Stated goal a:
In the megasite article, shorten the paragraph that begins "When Kaplan joined the project" into a short bulleted list that keeps its main facts.

Source:
-=-=-

Moncure’s 2,150-acre Triangle Innovation Point (TIP) — formerly known as the Moncure megasite — has been in development for more than a decade. For most of that time, its owners hoped to attract a single major industrial company to inhabit the space.

“The idea with the Moncure megasite was to primarily develop the property and work with Chatham County to help land a major auto manufacturer,” said Jason Kaplan, the managing member of Moncure Holdings LLC, which oversees TIP’s development. “... The word of the day was auto manufacturing because of all the additional jobs that one manufacturer would create.”

When Kaplan joined the project in about 2012, the megasite was still in its foundational stages of development. Over the next several years, he worked with the county and state to secure the critical infrastructure required to support a major industrial factory. Water, sewer and other utilities were installed and railroad laid down.

“I joked that we were hunting for a whale,” Kaplan said. “You know, we were looking for a 4 to 7 million square-foot auto manufacturer that would create just a ton of jobs.”

But those kinds of companies “just don’t come around very often,” he added.

Kaplan and his teamed struggled to attract a single user with the capacity demands to inhabit the gargantuan space. Eventually, they had a revelation.

“Meeting with economic developers, the county and site selectors — this was maybe about two to three years ago — it really seemed like the area was completely poised for life science and biotech,” Kaplan said. “It seemed like out of 20 potential projects that would come through, a majority of them seemed to be life science and a majority of them seemed to need between 100,000 and 300,000 square feet.”

-=-=-

[Segmentation data]

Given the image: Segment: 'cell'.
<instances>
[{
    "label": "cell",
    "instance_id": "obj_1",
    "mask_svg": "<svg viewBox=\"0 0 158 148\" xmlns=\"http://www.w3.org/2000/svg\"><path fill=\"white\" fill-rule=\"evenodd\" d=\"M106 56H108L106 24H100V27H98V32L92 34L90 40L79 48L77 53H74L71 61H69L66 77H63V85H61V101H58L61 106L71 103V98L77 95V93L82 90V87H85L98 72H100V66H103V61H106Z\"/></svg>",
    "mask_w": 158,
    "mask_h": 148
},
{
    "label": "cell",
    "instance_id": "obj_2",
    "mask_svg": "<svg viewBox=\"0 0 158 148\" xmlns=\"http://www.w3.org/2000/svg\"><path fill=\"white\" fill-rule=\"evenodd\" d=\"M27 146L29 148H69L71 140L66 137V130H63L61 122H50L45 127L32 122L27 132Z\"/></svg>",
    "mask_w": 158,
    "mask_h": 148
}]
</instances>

-=-=-

Stated goal b:
Reproduce the segmentation entries from their first line up to and including the line with "56H108L106 24H100V27H98V32L92 34L90", character for character.

Full solution a:
- Kaplan joined around 2012, while the megasite was still in its foundational stages of development.
- Over the next several years, he worked with the county and state to secure the infrastructure a major industrial factory would need.
- Water, sewer and other utilities were installed, and railroad was laid down.

Full solution b:
Given the image: Segment: 'cell'.
<instances>
[{
    "label": "cell",
    "instance_id": "obj_1",
    "mask_svg": "<svg viewBox=\"0 0 158 148\" xmlns=\"http://www.w3.org/2000/svg\"><path fill=\"white\" fill-rule=\"evenodd\" d=\"M106 56H108L106 24H100V27H98V32L92 34L90 40L79 48L77 53H74L71 61H69L66 77H63V85H61V101H58L61 106L71 103V98L77 95V93L82 90V87H85L98 72H100V66H103V61H106Z\"/></svg>",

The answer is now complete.